▶ [Task to carry out]: Take the material below and output exactly the run of lines from the one containing "category: elephant" down to the one containing "category: roosevelts muntjac group", with both included.

▶ [Task data]:

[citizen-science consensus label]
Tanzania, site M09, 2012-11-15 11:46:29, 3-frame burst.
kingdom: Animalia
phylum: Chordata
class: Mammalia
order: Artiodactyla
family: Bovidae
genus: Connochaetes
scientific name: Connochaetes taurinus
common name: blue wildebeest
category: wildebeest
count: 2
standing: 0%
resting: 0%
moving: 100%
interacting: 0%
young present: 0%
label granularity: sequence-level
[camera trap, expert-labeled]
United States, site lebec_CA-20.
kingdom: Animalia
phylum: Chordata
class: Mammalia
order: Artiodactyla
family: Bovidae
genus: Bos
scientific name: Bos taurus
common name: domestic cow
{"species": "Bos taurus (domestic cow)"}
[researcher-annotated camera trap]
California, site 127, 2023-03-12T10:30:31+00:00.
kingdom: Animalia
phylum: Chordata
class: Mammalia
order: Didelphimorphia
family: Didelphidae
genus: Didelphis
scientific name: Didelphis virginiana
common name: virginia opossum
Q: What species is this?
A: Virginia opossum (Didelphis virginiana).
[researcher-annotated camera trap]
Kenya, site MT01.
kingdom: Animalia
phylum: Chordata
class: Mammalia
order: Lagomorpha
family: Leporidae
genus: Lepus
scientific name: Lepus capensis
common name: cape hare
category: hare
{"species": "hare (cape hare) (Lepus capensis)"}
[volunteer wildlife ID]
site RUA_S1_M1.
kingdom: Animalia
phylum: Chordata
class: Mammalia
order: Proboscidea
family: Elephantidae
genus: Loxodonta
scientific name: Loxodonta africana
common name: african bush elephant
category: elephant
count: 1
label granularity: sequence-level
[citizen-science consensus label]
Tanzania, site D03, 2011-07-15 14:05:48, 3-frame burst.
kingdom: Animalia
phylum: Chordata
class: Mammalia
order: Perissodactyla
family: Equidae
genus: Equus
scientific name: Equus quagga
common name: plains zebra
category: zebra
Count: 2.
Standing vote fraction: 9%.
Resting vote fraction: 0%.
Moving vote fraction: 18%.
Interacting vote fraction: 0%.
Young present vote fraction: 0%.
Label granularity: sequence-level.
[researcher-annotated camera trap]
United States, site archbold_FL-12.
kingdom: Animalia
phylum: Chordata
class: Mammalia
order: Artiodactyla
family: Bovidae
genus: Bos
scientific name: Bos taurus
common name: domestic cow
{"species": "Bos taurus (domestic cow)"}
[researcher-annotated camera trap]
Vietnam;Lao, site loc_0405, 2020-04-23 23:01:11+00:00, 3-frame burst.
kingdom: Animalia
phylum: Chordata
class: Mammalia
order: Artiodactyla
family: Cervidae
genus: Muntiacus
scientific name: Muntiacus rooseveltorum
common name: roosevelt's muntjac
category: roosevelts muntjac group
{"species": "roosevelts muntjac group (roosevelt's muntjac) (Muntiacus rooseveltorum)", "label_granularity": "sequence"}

▶ [Completed exercise]:
category: elephant
count: 1
label granularity: sequence-level
[citizen-science consensus label]
Tanzania, site D03, 2011-07-15 14:05:48, 3-frame burst.
kingdom: Animalia
phylum: Chordata
class: Mammalia
order: Perissodactyla
family: Equidae
genus: Equus
scientific name: Equus quagga
common name: plains zebra
category: zebra
Count: 2.
Standing vote fraction: 9%.
Resting vote fraction: 0%.
Moving vote fraction: 18%.
Interacting vote fraction: 0%.
Young present vote fraction: 0%.
Label granularity: sequence-level.
[researcher-annotated camera trap]
United States, site archbold_FL-12.
kingdom: Animalia
phylum: Chordata
class: Mammalia
order: Artiodactyla
family: Bovidae
genus: Bos
scientific name: Bos taurus
common name: domestic cow
{"species": "Bos taurus (domestic cow)"}
[researcher-annotated camera trap]
Vietnam;Lao, site loc_0405, 2020-04-23 23:01:11+00:00, 3-frame burst.
kingdom: Animalia
phylum: Chordata
class: Mammalia
order: Artiodactyla
family: Cervidae
genus: Muntiacus
scientific name: Muntiacus rooseveltorum
common name: roosevelt's muntjac
category: roosevelts muntjac group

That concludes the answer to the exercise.